My post on why I sold off our Target Retirement 2050 [3] fund received quite a few comments and I wanted to address those individually and in a way that simply can’t be done in chronological comments.

On the topic of not having a plan: There actually was a plan but the plan was bad or wrong or just not well thought out, so there :). Usually people recommend that you shouldn’t in stocks unless your plan’s horizon stretches somewhere past 5 years, my plan doesn’t necessarily stretch past five years and I merely wasn’t sure about it. Since I wasn’t sure, that’s basically not much a plan now is it?

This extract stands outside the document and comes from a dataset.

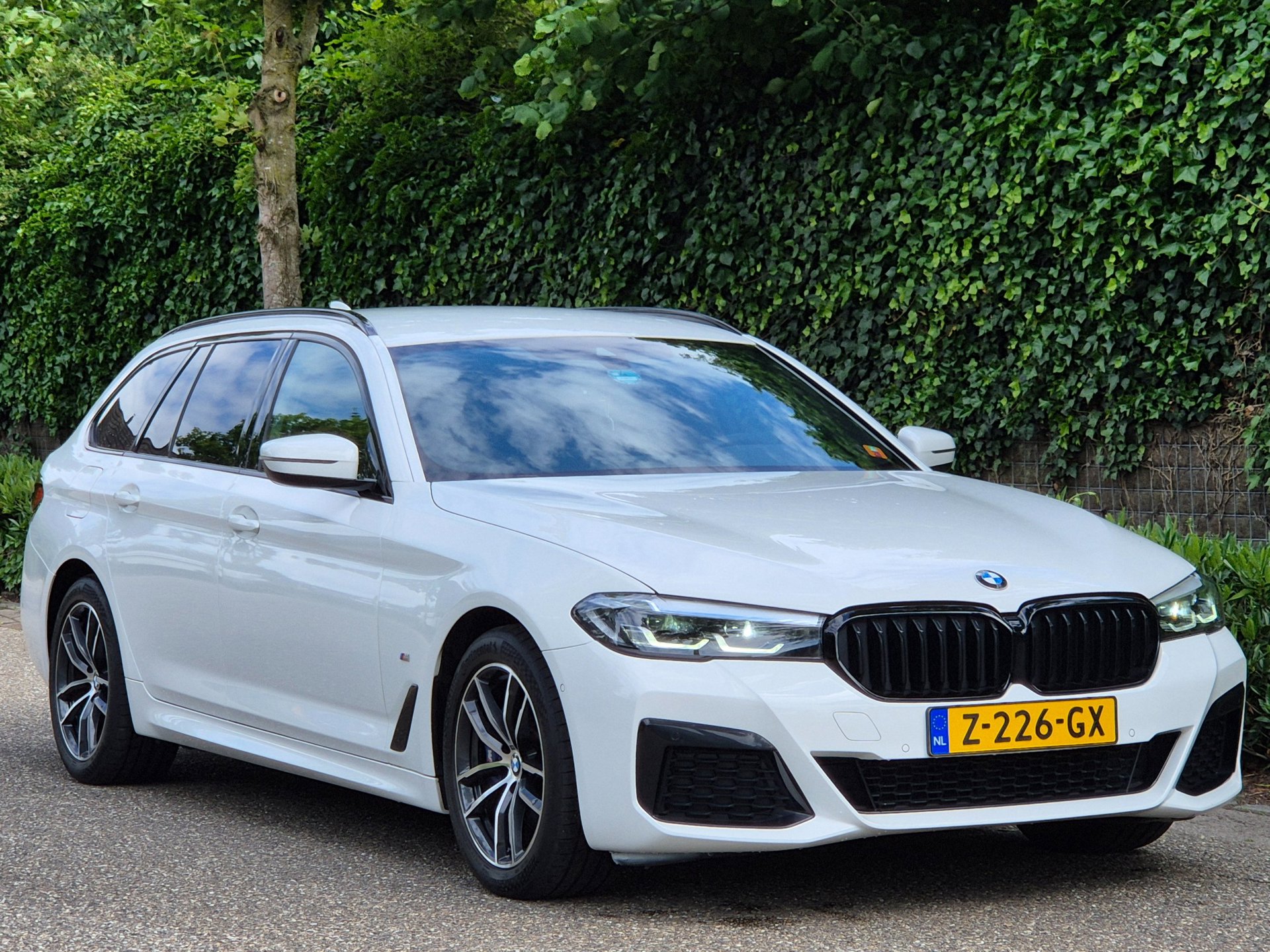 Foto van BMW 530e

One thing I’m grappling with, when it comes to getting the most return for my money, is where should I put funds that I don’t know when I’ll need it? It won’t be this year but what if I want to put it towards real estate in over a year? Should I put it in laddered certificates of deposit (though honestly their returns are not much better than the 5%+ available through Emigrant Direct) or is there another mechanism? Since I didn’t know of any, I simply put it into the TR2050 because that’s where I thought it should’ve been.

On the topic of panic selling or market timing: I didn’t consider it panic selling because I looked at the situation, recognized the short term nature of my “plan” and thought the nature of the environment said it wouldn’t be a bad idea to sell. I only sold the TR2050, I didn’t adjust my 401k (it’s already at max or I would’ve increased it), SEP-IRA or my Roth IRA (where I am also in TR2050). Am I market timing? Sure, you can call it that and I’m okay with it.

On the topic of how subprime was too small to really affect anything: It’s already affected the employees of those companies considering how companies have either folded (American Home Mortgage is the biggest name to go under) or just folded their mortgage departments all together (if you’re curious for names, there are plenty in the news). Bernake and the Fed added additional liquidity to the market and dropped the funds rate half a percent. If Bernanke didn’t reverse course, bend to the market as easily as he did, it would be a totally different story right now (I call bullshit on his whole “you can’t watch the markets, you have to understand the undercurrents and the fundamentals” because he was watching the markets).

Hope that’s enough fodder for now. 🙂

The biggest question is what should someone who has a horizon of less than five years be in?